Reproduce each line of the listing below word for word, leaving out the pictures.

§ RECORDS TO PROCESS
#####
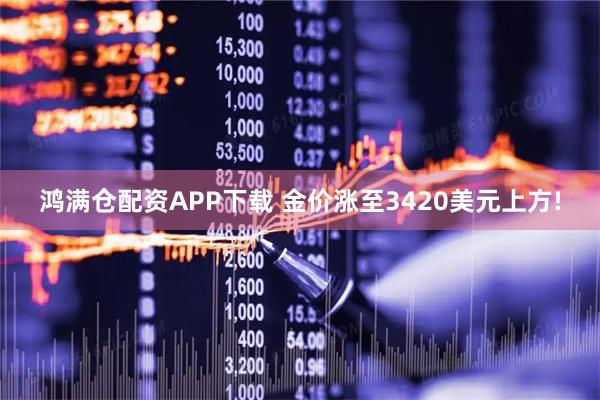 鸿满仓配资APP下载 金价涨至3420美元上方!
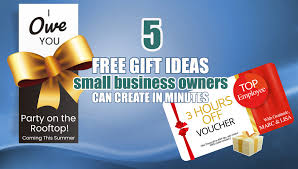 5 free gift ideas small business owners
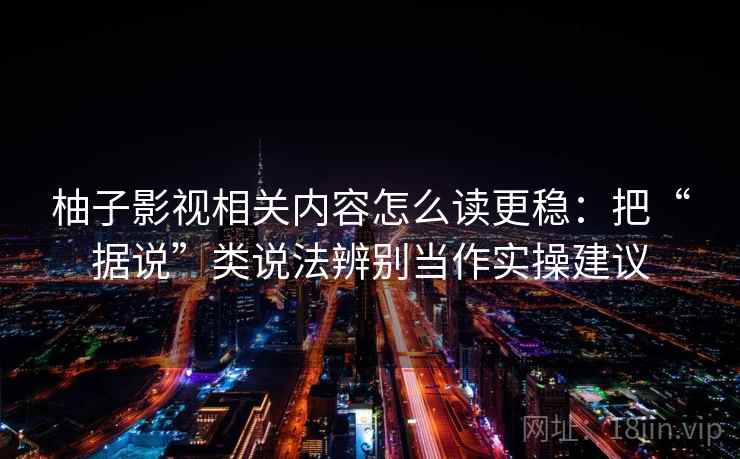 柚子影视相关内容怎么读更稳:把“据说”类说法辨别当作实操建议 柚子影视相关内容怎么读更稳:把“据说”类说法辨别当作实操建议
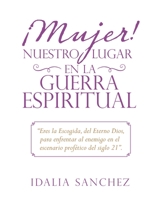 ¡Mujer! Nuestro Lugar En La Guerra Espiritual: Eres La Escogida, Del Eterno Dios, Para Enfrentar Al Enemigo En El Escenario Profético Del Siglo 21. 1489734732 Book Cover
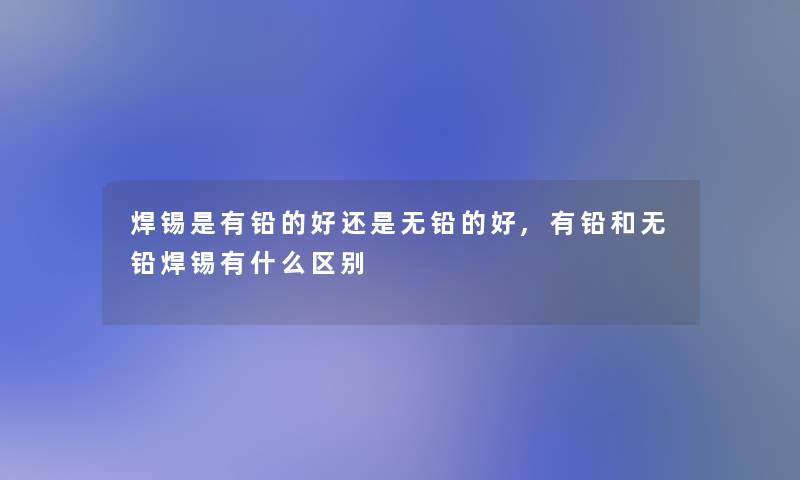 焊锡是有铅的好还是无铅的好,有铅和无铅焊锡有什么区别 焊锡是有铅的好还是无铅的好,有铅和无铅焊锡有什么区别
#####
§ WRITTEN SOLUTION
 鸿满仓配资APP下载 金价涨至3420美元上方!
 5 free gift ideas small business owners
 柚子影视相关内容怎么读更稳:把“据说”类说法辨别当作实操建议 柚子影视相关内容怎么读更稳:把“据说”类说法辨别当作实操建议
 ¡Mujer! Nuestro Lugar En La Guerra Espiritual: Eres La Escogida, Del Eterno Dios, Para Enfrentar Al Enemigo En El Escenario Profético Del Siglo 21. 1489734732 Book Cover
 焊锡是有铅的好还是无铅的好,有铅和无铅焊锡有什么区别 焊锡是有铅的好还是无铅的好,有铅和无铅焊锡有什么区别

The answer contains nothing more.